#### EXERCISE TASK A:
Reproduce the records verbatim, starting with the line that contains "In this scene, which" and continuing through the end of the records, with both ends included.

Week 35. New trainings with jumps

1 minute read

To Do

Change pose every epoch.
New action set.
New training with the new configuration.

Progress

Change pose every epoch

It has been achieved that every time the environment is restarted the Formula 1 appears in a different place of the circuit. The aim is to avoid taking tendencies to one side or the other of the curves and to be able to generalize well.

The result of this jump between positions can be seen in the following animated image.

The collection of positions, for the moment, is as follows:

positions = [(0, 53.462, -41.988, 0.004, 0, 0, 1.57, -1.57),
             (1, 53.462, -8.734, 0.004, 0, 0, 1.57, -1.57),
             (2, 39.712, -30.741, 0.004, 0, 0, 1.56, 1.56),
             (3, -7.894, -39.051, 0.004, 0, 0.01, -2.021, 2.021),
             (4, 20.043, 37.130, 0.003, 0, 0.103, -1.4383, -1.4383)]

The code that jumps from one to another uses an ROS component called: ModelState. In the entry you have the value selected randomly from the list of positions and you fill in the position as you can see in the following fragment:

"""

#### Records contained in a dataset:
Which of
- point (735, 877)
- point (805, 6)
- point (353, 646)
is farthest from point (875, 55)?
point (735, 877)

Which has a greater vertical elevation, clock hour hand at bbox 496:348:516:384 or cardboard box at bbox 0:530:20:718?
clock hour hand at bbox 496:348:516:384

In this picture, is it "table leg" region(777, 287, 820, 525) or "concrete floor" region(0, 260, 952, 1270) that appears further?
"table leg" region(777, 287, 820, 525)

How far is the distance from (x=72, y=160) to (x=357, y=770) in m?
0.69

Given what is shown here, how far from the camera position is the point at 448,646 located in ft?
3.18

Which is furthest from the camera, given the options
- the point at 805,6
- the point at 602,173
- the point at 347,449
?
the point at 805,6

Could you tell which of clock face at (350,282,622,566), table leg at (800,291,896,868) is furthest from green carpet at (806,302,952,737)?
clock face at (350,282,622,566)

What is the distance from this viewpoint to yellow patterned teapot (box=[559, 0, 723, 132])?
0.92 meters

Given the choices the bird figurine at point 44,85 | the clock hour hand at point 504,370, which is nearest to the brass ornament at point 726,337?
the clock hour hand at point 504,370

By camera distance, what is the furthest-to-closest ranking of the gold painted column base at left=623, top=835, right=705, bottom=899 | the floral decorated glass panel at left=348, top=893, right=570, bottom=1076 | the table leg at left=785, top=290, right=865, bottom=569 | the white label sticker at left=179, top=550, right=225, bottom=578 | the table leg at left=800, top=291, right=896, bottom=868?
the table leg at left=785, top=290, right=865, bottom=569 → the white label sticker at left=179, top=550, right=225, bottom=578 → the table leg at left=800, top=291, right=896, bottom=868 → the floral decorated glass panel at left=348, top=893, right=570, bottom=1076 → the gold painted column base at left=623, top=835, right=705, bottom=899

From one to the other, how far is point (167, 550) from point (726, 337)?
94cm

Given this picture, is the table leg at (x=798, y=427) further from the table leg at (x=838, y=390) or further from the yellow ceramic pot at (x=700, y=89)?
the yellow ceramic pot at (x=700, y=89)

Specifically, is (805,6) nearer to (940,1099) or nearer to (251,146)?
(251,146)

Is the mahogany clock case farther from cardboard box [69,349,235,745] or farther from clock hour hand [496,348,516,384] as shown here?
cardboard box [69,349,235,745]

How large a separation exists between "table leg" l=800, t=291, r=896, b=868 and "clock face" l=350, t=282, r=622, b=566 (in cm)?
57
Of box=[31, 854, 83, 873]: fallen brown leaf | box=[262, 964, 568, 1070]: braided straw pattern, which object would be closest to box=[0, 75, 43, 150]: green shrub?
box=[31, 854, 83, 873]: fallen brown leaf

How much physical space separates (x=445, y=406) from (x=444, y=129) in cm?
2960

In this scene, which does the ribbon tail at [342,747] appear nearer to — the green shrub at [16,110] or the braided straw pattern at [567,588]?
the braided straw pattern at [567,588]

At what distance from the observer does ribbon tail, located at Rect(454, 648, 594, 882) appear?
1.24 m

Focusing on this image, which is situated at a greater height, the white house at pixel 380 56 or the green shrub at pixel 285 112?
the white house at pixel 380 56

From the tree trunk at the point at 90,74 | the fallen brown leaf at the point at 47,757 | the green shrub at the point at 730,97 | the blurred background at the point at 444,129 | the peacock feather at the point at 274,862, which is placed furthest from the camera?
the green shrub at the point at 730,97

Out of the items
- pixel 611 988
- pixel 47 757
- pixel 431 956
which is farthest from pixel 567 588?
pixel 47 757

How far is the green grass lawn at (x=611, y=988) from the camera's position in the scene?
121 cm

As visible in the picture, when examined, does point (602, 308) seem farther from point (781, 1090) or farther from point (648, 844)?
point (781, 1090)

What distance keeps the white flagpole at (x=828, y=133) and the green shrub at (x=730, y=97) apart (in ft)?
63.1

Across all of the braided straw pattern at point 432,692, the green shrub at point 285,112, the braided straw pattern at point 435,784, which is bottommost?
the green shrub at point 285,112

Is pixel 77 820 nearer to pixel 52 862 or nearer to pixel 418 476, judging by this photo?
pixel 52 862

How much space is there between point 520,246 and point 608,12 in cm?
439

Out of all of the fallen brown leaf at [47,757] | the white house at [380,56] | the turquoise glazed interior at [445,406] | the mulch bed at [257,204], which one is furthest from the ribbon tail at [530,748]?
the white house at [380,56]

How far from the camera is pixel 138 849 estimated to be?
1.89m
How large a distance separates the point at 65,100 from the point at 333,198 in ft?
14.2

#### EXERCISE TASK B:
List every item that the week 35 training page gives under its "To Do" heading.

#### FULL RESPONSE A:
In this scene, which does the ribbon tail at [342,747] appear nearer to — the green shrub at [16,110] or the braided straw pattern at [567,588]?
the braided straw pattern at [567,588]

At what distance from the observer does ribbon tail, located at Rect(454, 648, 594, 882) appear?
1.24 m

Focusing on this image, which is situated at a greater height, the white house at pixel 380 56 or the green shrub at pixel 285 112?
the white house at pixel 380 56

From the tree trunk at the point at 90,74 | the fallen brown leaf at the point at 47,757 | the green shrub at the point at 730,97 | the blurred background at the point at 444,129 | the peacock feather at the point at 274,862, which is placed furthest from the camera?
the green shrub at the point at 730,97

Out of the items
- pixel 611 988
- pixel 47 757
- pixel 431 956
which is farthest from pixel 567 588?
pixel 47 757

How far is the green grass lawn at (x=611, y=988) from the camera's position in the scene?
121 cm

As visible in the picture, when examined, does point (602, 308) seem farther from point (781, 1090) or farther from point (648, 844)?
point (781, 1090)

What distance keeps the white flagpole at (x=828, y=133) and the green shrub at (x=730, y=97) apart (in ft)?
63.1

Across all of the braided straw pattern at point 432,692, the green shrub at point 285,112, the braided straw pattern at point 435,784, which is bottommost?
the green shrub at point 285,112

Is pixel 77 820 nearer to pixel 52 862 or nearer to pixel 418 476, judging by this photo?
pixel 52 862

How much space is there between point 520,246 and point 608,12 in cm?
439

Out of all of the fallen brown leaf at [47,757] | the white house at [380,56] | the turquoise glazed interior at [445,406] | the mulch bed at [257,204], which one is furthest from the ribbon tail at [530,748]?
the white house at [380,56]

How far from the camera is pixel 138 849 estimated to be?
1.89m
How large a distance separates the point at 65,100 from the point at 333,198 in ft?
14.2

#### FULL RESPONSE B:
Change pose every epoch.
New action set.
New training with the new configuration.